Vi left and went out on Green Street with the intention of buying an early morning samosa. And she could have done, had not the realisation that Ramadan had started last Friday made her have a fag at the back of the car park instead. Nobody needed to see some skinny white woman eating when they were trying to be pious. Her thoughts turned to the late Abduljabbar Mitra and she found herself wondering what had possessed him to take his own life during Ramadan, when Muslims were not only supposed to abstain from eating and drinking but also from sin in all its forms. He was a religious man, so to do such a thing had to be an act of desperation. Wasn’t he afraid of God’s punishment in the afterlife, or whatever it was called? There had to have been something in this life that was even more frightening.

26

The burns on Nasreen’s legs had started to fester. She told Abdullah that she needed a doctor and antibiotics, but he didn’t appear to hear her. It was Monday morning and he said he had to go out to conduct some business before he could come back and do more work on the house.

He stood over her with the handcuff ties and tried to push her arms up to the headboard, but she resisted him. ‘I can’t walk with these legs! For God’s sake let me have my hands free! I can’t do anything!’

He looked into her eyes, trying to work out whether she was telling the truth. Then he looked down at her legs and he knew that she was. He lowered his hands to his sides

‘I need antibiotics,’ she said. ‘If I don’t get them then the baby will die.’

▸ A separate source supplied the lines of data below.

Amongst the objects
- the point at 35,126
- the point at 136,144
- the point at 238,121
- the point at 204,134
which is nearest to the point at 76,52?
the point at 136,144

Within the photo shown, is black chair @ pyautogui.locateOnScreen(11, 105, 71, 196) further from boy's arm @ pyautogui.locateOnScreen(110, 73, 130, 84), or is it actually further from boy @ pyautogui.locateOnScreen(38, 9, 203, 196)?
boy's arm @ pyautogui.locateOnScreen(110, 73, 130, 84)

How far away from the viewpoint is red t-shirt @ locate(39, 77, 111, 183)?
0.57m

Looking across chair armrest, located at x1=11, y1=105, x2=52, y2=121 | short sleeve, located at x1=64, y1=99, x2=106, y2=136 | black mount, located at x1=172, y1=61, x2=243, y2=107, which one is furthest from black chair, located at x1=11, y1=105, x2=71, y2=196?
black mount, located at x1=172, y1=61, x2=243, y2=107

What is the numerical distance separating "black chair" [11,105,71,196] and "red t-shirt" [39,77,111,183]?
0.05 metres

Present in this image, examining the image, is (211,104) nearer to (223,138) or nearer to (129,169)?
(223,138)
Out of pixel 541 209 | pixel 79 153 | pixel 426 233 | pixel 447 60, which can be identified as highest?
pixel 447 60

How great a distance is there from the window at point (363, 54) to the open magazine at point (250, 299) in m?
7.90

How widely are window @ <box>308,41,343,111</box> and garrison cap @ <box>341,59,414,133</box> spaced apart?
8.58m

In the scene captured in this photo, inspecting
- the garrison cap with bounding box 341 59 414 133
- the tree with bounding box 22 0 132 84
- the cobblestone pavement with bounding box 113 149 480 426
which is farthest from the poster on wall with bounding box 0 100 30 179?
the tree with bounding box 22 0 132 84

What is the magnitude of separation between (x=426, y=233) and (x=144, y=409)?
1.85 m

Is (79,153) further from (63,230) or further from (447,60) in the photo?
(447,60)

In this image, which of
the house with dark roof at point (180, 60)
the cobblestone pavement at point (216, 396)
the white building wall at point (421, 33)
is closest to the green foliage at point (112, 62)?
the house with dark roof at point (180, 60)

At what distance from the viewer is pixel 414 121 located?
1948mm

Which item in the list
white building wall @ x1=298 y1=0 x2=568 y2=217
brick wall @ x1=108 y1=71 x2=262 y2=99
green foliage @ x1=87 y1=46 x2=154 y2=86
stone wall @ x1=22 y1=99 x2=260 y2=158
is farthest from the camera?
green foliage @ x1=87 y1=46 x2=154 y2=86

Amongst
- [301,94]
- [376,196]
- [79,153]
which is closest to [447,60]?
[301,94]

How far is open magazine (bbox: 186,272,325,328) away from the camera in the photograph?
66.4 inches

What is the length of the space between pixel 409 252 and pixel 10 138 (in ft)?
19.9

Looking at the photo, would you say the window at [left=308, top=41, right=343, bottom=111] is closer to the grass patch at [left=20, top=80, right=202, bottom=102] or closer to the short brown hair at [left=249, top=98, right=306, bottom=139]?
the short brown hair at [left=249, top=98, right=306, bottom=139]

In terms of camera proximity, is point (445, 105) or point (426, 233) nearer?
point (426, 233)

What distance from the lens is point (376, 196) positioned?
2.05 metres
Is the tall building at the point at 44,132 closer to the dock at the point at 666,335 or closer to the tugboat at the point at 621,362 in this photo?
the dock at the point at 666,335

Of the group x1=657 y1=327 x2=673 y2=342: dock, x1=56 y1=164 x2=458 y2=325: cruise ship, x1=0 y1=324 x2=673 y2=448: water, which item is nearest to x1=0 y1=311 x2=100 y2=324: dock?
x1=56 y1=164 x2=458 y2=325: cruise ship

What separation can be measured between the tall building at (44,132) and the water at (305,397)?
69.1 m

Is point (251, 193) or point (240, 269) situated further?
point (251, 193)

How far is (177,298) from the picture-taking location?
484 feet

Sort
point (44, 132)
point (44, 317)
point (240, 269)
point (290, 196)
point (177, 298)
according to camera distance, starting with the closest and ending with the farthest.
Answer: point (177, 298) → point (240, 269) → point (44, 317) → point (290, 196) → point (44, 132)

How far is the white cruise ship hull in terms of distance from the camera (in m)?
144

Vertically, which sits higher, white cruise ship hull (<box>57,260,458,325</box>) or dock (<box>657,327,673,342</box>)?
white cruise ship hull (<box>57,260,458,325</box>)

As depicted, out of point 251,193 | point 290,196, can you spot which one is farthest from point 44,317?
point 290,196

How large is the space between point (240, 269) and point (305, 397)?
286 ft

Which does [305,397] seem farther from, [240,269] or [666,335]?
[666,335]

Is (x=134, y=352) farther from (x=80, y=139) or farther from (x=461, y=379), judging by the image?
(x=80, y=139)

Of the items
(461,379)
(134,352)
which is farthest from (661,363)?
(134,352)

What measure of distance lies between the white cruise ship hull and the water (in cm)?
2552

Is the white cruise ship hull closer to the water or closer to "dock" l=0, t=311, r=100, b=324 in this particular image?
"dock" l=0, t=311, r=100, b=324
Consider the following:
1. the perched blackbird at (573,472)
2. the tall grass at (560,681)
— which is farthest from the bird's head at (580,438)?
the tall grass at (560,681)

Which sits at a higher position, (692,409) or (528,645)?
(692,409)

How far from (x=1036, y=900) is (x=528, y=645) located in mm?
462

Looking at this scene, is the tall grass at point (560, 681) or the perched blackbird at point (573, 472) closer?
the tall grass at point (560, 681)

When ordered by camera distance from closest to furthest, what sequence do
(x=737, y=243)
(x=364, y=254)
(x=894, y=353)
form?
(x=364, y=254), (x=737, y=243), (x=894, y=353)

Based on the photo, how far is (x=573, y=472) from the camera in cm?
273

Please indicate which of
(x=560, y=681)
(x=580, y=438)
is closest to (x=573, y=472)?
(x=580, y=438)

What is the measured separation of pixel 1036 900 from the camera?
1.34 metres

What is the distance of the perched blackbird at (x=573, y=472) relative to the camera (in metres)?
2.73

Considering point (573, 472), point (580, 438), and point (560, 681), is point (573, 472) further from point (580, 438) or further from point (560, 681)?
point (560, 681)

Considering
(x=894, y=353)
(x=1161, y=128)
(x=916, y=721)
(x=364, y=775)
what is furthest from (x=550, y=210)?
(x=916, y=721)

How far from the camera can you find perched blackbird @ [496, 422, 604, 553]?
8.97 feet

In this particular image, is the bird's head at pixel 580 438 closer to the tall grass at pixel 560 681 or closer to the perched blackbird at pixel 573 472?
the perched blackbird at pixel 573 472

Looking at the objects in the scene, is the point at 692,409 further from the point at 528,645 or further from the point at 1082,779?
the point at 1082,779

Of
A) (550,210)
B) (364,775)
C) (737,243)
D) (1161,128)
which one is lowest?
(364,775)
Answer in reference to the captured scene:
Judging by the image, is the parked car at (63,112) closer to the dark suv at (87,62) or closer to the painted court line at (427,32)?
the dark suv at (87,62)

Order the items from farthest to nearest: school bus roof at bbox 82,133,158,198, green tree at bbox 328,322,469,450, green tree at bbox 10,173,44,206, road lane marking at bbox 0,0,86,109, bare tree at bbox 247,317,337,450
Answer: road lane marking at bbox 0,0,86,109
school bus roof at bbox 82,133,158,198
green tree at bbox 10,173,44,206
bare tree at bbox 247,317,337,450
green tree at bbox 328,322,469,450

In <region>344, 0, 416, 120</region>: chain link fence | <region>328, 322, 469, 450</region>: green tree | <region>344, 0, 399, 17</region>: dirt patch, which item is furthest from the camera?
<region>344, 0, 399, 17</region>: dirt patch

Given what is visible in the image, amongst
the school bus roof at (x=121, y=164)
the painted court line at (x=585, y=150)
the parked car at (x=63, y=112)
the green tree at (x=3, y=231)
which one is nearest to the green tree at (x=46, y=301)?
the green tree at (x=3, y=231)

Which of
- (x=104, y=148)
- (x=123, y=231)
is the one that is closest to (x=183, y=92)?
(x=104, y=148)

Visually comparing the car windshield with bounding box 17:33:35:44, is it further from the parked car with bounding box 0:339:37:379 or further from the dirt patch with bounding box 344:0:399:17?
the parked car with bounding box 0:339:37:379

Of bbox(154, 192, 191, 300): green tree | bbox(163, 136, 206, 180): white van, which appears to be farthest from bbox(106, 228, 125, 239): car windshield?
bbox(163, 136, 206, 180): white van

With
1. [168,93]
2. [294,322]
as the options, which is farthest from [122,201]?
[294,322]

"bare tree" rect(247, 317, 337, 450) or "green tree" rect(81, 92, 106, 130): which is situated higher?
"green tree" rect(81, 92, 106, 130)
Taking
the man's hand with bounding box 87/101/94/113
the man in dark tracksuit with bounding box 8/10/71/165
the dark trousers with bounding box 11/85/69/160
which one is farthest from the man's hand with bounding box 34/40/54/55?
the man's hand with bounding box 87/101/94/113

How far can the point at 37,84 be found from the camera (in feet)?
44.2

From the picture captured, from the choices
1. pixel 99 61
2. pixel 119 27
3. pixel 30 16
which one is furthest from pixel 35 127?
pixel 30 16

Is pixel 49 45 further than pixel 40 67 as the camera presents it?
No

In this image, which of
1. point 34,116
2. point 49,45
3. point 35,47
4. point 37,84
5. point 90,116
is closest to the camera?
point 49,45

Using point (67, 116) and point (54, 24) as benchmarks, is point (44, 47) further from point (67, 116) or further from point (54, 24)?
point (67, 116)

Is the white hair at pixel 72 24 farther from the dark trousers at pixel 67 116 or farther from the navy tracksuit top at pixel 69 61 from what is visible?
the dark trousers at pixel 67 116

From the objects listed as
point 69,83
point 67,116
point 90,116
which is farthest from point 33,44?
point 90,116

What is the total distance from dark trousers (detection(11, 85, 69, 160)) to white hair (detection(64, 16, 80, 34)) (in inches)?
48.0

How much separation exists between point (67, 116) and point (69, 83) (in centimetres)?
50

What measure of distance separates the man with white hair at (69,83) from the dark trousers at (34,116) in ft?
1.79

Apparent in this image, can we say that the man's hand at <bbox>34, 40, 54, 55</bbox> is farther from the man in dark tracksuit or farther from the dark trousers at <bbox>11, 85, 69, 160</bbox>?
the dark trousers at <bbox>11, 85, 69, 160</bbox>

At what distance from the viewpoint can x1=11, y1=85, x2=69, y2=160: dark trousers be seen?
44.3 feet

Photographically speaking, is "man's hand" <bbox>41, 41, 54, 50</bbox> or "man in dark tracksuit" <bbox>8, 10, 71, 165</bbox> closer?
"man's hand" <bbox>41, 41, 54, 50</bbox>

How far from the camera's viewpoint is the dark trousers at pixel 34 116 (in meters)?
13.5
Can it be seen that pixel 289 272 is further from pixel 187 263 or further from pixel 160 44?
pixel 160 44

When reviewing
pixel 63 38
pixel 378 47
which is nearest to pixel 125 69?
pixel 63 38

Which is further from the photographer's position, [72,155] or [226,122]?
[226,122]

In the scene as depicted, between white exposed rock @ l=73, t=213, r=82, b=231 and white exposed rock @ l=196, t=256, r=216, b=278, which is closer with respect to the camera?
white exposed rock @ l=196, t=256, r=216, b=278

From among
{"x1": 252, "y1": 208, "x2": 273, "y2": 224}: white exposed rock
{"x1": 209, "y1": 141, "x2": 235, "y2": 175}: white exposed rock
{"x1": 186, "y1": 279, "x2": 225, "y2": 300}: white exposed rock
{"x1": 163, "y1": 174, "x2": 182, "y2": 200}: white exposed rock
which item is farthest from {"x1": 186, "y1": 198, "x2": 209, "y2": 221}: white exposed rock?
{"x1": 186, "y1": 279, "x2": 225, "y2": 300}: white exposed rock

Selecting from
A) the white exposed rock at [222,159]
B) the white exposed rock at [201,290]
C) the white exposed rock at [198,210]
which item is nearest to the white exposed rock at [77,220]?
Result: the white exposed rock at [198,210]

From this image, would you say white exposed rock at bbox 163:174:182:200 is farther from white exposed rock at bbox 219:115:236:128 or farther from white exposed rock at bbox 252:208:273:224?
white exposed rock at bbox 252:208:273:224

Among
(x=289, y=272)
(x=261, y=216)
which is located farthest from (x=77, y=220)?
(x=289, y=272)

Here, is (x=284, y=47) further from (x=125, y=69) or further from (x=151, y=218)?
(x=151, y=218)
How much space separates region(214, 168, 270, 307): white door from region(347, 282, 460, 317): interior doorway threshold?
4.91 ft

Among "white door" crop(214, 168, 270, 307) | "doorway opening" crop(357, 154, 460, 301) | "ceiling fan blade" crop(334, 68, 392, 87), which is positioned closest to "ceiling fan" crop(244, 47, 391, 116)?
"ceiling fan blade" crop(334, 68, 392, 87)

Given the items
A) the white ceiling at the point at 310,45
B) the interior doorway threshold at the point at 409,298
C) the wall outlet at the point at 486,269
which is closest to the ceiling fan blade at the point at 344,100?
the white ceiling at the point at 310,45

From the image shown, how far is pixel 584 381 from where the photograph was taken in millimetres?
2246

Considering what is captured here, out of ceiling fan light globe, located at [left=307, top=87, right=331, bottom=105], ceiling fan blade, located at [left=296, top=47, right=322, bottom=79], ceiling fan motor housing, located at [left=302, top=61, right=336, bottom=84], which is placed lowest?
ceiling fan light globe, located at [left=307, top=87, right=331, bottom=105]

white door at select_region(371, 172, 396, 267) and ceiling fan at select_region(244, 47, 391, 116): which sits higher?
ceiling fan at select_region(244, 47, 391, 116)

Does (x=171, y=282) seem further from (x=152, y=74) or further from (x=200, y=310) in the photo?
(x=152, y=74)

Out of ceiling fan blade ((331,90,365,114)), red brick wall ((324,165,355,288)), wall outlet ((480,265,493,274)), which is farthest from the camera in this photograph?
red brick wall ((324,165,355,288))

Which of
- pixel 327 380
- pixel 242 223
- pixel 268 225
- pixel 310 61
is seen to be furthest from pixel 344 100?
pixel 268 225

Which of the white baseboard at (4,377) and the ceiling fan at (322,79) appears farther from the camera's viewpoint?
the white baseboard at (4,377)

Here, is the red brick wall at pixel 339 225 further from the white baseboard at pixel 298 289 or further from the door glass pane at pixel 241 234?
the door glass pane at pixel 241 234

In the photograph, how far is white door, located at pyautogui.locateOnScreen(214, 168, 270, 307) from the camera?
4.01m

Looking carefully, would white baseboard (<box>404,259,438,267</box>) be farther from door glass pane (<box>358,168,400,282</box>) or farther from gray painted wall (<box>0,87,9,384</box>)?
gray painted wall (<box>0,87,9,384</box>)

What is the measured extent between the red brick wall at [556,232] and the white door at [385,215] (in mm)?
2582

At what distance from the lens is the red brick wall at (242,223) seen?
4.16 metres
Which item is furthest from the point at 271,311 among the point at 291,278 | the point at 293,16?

He thought for a moment and then he said, ‘But if I get them you’ll only be able to take them at night.’

‘Why?’

‘Because it’s Ramadan,’ he said.

Nasreen gathered every iota of strength that she had and yelled, ‘But I’m pregnant, I’m allowed to eat and drink! If you don’t get them then your baby will die.’

He went on his way, leaving her rolling around on the bed, her
body bent in agony. The baby could be dead already – it hadn’t moved for at least a day now.

*

Mumtaz watched Lee eat something that she would normally find absolutely abhorrent. It was a white bun filled with fake cream and cheap raspberry jam. But she only had herself to blame and she knew it. Lee had offered not to eat or drink in front of her, but she’d said that she really didn’t mind. She’d told Shazia exactly the same thing. Except that now she regretted it – bitterly. Getting up at four in the morning with the intention of stuffing your face until the sun rose didn’t really work for Mumtaz. In the mornings she was often vaguely nauseous, while by the time she got home for
iftar
in the evenings, she was often past caring about food at all.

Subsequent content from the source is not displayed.